TEXT TO READ.
>>

The UI will include a button to start and stop the capture of the point cloud, as well as an option to export and share the generated point cloud file.
In our main view, we’ll create a ZStack
that overlays the AR view with buttons for controlling the capture process and sharing the result.
@main
struct PointCloudExampleApp: App {
@StateObject var arManager = ARManager()
var body: some Scene {
WindowGroup {
ZStack(alignment: .bottom) {
UIViewWrapper(view: arManager.sceneView).ignoresSafeArea()
HStack(spacing: 30) {
Button {
arManager.isCapturing.toggle()
} label: {
Image(systemName: arManager.isCapturing ?
"stop.circle.fill" :
"play.circle.fill")
}
ShareLink(item: PLYFile(pointCloud: arManager.pointCloud),
preview: SharePreview("exported.ply")) {
Image(systemName: "square.and.arrow.up.circle.fill")
}
}.foregroundStyle(.black, .white)
.font(.system(size: 50))
.padding(25)
}
}
}
}
Final Thoughts
In this two-part article, we’ve built a basic AR application capable of generating and presenting 3D point cloudsusing ARKit and LiDAR in Swift. We discovered how to extract LiDAR data, convert it to points in 3D space, and unite it into a single point cloud, along with the ability to export and share it as a .PLY file.
This app is just the beginning. You could enhance it further by adding features like more advanced filtering, allowing the user to adjust point cloud density, or improving the cloud quality by replacing the points in the grid dictionary depending on distance or other factors.
The compact and cost-effective nature of the iPhone’s LiDAR makes advanced depth sensing accessible to developers and opens up a world of possibilities for innovative applications.
Happy coding!

<<

Records from a dataset
>>

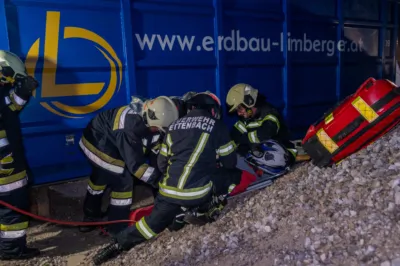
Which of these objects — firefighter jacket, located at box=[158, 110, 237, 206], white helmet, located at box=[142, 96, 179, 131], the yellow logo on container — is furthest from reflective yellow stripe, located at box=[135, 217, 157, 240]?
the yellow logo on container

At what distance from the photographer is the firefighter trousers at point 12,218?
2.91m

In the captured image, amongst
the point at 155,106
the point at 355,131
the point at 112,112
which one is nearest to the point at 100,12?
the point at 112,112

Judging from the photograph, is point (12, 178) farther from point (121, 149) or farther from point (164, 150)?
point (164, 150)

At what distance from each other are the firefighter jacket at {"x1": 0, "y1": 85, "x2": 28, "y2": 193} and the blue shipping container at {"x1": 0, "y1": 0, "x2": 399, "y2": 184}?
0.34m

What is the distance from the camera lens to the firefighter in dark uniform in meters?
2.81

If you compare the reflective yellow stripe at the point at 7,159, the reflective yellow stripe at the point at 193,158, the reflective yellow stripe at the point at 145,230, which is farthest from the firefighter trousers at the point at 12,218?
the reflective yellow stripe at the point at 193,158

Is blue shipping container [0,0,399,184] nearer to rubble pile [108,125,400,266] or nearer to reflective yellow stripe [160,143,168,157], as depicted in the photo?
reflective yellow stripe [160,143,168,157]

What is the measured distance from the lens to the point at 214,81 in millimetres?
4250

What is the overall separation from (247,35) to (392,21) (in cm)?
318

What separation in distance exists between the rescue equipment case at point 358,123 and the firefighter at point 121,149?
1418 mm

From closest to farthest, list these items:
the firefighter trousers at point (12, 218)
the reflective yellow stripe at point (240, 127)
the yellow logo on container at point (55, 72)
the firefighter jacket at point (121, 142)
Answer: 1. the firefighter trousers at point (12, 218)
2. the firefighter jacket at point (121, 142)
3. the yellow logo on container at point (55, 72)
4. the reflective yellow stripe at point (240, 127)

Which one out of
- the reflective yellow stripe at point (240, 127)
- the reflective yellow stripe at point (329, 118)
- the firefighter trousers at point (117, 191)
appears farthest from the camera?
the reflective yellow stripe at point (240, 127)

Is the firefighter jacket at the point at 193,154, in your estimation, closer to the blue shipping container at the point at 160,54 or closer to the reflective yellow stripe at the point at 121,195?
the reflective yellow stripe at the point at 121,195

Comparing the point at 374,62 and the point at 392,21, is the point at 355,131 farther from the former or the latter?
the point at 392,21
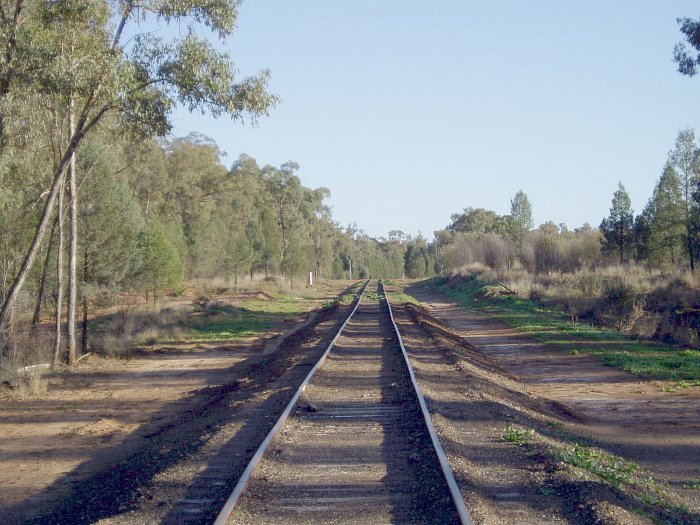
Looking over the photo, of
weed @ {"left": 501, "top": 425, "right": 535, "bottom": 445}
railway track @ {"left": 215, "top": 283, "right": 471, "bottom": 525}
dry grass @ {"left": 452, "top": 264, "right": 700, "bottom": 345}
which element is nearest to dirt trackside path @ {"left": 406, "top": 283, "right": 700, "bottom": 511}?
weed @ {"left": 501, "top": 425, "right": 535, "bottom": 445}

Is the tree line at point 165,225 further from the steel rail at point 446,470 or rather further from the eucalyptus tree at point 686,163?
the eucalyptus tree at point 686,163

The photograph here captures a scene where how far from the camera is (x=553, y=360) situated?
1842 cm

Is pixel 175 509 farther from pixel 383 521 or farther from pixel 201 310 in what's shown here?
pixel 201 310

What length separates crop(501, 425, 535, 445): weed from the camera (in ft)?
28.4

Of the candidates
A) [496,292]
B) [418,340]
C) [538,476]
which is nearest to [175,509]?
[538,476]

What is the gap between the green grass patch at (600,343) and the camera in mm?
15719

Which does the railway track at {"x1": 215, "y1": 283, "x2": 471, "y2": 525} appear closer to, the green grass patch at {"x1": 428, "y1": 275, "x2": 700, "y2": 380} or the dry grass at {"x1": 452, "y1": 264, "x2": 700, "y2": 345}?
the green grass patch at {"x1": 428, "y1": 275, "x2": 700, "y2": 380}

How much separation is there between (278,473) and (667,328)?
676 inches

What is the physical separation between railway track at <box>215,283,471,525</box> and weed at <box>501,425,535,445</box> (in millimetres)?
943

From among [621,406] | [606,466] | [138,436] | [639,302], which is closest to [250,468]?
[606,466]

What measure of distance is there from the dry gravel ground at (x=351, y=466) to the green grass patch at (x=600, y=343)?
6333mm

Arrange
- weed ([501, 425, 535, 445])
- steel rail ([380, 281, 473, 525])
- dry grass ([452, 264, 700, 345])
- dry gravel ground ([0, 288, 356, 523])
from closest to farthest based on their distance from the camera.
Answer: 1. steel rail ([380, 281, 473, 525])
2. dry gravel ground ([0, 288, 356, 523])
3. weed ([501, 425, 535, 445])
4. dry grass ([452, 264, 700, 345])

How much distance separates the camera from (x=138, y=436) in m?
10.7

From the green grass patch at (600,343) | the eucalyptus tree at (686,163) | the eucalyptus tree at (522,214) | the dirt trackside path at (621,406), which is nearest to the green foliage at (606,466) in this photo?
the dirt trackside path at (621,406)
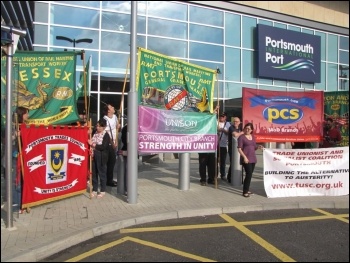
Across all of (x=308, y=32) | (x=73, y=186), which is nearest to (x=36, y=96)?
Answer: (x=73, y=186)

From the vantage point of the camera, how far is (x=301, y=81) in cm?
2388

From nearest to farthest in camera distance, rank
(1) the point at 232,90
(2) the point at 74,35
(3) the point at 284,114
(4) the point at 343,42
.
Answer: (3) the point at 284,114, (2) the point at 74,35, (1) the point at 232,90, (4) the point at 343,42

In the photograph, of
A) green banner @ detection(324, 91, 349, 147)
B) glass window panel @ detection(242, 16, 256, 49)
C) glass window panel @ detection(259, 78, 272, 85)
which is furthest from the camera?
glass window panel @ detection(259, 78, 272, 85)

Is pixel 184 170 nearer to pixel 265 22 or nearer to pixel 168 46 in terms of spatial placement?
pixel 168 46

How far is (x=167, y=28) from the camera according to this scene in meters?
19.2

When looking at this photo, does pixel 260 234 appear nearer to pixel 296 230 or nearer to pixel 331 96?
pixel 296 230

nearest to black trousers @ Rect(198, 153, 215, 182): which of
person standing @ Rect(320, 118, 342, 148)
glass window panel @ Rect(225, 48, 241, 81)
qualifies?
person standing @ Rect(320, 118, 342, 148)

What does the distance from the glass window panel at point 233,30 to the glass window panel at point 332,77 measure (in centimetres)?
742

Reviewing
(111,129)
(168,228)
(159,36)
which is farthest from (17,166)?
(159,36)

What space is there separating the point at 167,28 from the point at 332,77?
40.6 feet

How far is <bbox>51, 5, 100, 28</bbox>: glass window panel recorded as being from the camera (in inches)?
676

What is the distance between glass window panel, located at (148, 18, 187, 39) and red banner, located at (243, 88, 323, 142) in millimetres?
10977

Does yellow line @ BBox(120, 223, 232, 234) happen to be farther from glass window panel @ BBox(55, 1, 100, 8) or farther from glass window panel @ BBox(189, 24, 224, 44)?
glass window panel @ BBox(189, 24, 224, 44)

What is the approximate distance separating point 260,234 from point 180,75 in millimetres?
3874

<<

SHORT PROBLEM.
In the point cloud article, what file format is the point cloud exported and shared as? Please treat these lines as material separate from the point cloud article.

RESPONSE.
A .PLY file.